The threat posed by big federal debt:
"We face an enormous common problem.... It is the menace of red ink. It isn't a left-right, R-versus-D question. It is arithmetic.... We have to fix it, or we are going to lose the American promise we call the dream."
Whether the US economy could recover from recession without government action:
"We constantly overestimate ... the degree to which governments can make all this happen or not happen.... You say, 'Can it heal itself?' We shouldn't underestimate its capacity to do that. We have seen it before."
President Obama's plan to increase taxes on families making more than $250,000 a year:
"The president and some of his allies with their obsession about tax rates are looking in the wrong place.... The first place to look is benefits that the wealthy don't need, which means, obviously, means testing."

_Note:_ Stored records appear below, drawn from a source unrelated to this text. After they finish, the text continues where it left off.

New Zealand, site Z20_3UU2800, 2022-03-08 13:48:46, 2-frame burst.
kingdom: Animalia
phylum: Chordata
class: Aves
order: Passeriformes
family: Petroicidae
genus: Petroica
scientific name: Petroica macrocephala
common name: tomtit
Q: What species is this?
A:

Texas Gov. Rick Perry's electability in the presidential race:
"I don't think we know enough to say yet.... I have been worried about the track of this economy since late '09.... In that [grim economic] situation ... it could be that any Republican who breathes and speaks English becomes the default option."
Sizing up Mr. Obama:
"I love ... that he seems devoted to his family. That is a very important example.... I think in many aspects of foreign policy I don't have a quarrel.... The president, his life has been so far removed from the world in which jobs and wealth and prosperity are made that he does not understand and probably cannot understand how damaging his policies are to the economic prospects of the country. He just inhabits a different planet ... in that respect."
Why he does not watch GOP presidential debates:
"I don't watch a lot of television ... and it is just not my favorite fare, I guess. I'm a print guy."